Modelling arbitrary non-linear expression (returned by a function) in JuMP

Hi, I’m new to Julia and JuMP so please forgive me if this is a trivial problem.

I have a constraint function of the form:

function g(x)
  [ 
      exp(x[1]) + exp(x[2]),
      x[1]^4 + x[2]^4
  ]
end

I’m trying to model g(x) .>= 0 using JuMP with no luck. Which is to say that this does not work:

@variable(m, x[1:2])
for i = 1:2
  @NLconstraint(m, g(x)[i] >= 0)
end

Whereas this does:

@NLconstraint(m, x[1]^3 + x[2]^3 >= 0)
@NLconstraint(m, exp(x[1]) >= 0)

Is there a way I could do this? I understand that JuMP has some restrictions that may present a challenge but I’m open to any reasonable implementations!
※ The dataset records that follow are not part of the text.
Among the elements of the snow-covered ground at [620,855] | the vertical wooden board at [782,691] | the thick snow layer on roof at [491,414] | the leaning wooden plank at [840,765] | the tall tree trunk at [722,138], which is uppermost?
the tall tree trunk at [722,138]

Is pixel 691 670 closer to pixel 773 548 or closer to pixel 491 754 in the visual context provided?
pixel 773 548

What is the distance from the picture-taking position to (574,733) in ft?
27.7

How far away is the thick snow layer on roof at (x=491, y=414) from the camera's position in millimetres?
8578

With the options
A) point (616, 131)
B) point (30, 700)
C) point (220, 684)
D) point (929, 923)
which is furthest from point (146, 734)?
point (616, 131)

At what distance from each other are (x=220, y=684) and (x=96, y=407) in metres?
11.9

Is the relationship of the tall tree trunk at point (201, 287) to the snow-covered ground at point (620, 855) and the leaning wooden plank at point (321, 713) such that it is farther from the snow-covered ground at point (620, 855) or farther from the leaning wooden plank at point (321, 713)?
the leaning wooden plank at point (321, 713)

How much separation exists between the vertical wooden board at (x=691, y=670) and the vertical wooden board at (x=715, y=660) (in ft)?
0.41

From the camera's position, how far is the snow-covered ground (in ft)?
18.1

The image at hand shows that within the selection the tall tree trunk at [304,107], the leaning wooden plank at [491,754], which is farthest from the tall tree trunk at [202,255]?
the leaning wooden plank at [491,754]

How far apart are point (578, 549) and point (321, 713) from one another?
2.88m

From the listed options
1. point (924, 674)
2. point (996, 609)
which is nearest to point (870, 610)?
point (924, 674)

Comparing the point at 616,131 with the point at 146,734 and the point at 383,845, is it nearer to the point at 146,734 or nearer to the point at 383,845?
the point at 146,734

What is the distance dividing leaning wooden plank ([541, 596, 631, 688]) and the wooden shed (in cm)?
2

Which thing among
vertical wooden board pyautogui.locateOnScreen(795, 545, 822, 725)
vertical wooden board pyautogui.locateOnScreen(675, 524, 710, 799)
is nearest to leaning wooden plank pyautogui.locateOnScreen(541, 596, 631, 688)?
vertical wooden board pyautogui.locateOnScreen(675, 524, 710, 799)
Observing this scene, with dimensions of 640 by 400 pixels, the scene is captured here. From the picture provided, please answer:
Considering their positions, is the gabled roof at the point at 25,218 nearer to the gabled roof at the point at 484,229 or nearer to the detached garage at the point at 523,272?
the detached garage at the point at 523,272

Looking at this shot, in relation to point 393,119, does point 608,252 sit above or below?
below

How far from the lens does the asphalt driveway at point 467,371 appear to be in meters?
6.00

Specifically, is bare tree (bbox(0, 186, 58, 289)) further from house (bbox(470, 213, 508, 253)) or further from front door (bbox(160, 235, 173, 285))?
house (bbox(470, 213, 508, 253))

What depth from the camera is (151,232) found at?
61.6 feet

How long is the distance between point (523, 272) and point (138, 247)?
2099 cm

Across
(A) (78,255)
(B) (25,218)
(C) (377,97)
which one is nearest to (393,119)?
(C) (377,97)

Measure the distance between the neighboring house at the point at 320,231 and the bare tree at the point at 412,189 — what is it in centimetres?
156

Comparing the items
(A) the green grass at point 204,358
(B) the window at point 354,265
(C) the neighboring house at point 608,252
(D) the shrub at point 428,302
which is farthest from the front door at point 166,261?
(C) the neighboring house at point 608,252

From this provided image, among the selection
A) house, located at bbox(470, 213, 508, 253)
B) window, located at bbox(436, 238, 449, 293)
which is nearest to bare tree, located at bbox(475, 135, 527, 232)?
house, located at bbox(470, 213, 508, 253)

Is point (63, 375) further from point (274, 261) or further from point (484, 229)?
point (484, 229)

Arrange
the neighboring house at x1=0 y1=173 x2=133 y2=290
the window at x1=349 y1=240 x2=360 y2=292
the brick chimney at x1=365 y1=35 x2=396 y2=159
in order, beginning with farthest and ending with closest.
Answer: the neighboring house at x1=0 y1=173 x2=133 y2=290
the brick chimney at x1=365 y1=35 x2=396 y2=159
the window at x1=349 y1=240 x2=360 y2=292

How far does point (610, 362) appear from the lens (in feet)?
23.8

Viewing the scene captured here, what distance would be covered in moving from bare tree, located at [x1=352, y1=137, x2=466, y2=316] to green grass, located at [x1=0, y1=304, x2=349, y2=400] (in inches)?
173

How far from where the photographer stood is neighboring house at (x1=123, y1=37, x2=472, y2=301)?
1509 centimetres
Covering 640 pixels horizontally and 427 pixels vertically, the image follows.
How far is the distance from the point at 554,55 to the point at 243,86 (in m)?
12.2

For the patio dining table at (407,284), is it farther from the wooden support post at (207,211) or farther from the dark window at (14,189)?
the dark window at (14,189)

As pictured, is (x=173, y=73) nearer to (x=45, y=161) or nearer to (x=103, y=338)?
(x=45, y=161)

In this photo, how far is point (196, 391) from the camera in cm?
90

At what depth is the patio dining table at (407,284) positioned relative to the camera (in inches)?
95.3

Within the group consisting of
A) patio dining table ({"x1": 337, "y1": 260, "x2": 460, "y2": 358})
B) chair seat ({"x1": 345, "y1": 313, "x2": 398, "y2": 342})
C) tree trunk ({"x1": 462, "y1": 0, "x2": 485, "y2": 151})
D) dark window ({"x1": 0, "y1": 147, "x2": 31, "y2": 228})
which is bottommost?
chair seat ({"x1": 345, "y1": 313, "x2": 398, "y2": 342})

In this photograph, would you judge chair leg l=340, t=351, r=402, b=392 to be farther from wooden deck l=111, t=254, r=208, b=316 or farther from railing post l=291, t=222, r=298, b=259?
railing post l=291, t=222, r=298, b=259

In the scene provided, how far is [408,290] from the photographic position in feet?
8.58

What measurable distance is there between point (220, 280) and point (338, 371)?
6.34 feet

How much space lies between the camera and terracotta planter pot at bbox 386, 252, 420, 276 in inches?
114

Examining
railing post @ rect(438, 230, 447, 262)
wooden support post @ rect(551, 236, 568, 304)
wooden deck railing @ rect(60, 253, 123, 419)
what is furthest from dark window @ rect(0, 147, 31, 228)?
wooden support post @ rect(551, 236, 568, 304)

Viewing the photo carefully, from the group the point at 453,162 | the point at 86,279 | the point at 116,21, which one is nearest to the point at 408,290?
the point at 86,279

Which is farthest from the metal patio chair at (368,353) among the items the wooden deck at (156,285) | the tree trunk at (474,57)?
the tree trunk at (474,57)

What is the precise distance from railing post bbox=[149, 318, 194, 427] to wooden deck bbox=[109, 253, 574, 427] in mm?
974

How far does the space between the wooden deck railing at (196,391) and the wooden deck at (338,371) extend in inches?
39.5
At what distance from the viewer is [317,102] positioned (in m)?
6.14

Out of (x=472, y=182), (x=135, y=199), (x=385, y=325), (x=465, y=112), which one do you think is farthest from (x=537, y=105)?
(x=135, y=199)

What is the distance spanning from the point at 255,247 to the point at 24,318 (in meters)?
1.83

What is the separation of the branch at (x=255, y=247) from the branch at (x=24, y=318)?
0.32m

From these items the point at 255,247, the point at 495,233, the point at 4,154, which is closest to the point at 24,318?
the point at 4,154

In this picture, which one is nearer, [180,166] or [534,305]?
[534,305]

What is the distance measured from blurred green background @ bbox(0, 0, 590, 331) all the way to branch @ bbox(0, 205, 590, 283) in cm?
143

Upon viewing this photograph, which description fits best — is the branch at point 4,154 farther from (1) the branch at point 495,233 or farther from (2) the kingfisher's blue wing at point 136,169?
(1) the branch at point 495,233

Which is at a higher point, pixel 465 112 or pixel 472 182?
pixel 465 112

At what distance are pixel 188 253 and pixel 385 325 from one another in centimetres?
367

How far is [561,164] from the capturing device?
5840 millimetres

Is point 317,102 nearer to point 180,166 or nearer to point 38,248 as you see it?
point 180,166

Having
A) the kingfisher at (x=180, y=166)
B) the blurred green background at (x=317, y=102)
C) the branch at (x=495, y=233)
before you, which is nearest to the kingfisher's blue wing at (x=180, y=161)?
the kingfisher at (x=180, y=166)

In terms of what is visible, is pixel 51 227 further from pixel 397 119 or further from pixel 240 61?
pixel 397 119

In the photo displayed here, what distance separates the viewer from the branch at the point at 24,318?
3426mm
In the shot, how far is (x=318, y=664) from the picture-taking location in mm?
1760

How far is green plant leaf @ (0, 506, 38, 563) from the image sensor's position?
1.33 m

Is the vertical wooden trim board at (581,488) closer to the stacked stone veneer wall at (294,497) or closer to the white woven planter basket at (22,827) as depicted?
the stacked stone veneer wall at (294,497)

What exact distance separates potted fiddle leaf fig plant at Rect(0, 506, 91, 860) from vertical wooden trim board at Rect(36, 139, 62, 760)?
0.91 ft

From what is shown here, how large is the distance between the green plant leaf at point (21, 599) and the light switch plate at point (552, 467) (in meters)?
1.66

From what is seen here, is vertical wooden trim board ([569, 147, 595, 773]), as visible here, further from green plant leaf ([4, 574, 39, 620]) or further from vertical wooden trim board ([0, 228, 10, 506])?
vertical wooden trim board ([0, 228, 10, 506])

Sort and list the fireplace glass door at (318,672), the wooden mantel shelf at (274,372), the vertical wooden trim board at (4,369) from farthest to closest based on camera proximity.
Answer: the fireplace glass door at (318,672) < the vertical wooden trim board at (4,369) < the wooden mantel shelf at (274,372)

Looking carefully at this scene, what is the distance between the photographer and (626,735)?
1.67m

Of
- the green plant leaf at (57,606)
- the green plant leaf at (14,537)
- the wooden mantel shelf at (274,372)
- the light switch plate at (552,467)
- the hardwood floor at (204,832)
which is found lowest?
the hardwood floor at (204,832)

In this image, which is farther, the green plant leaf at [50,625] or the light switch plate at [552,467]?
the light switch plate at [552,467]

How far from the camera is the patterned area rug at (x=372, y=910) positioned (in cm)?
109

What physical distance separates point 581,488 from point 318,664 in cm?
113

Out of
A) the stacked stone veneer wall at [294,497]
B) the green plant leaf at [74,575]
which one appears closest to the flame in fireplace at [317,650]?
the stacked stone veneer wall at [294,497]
Unfortunately, you cannot do this very easily.

You can register a function which returns a scalar: Nonlinear Modeling · JuMP

There is also a hack for user-defined functions which return a vector:

Longer-term, we’re in the middle of a rewrite to JuMP’s nonlinear interface, https://github.com/jump-dev/JuMP.jl/pull/3106, which will make this work with no hacks or registered functions.

(p.s. I was having a conversation with @ccoffrin a few hours ago that this is the most common question I get about JuMP. It comes up a few times every week… So hopefully we’ll have a better answer once that PR is merged.)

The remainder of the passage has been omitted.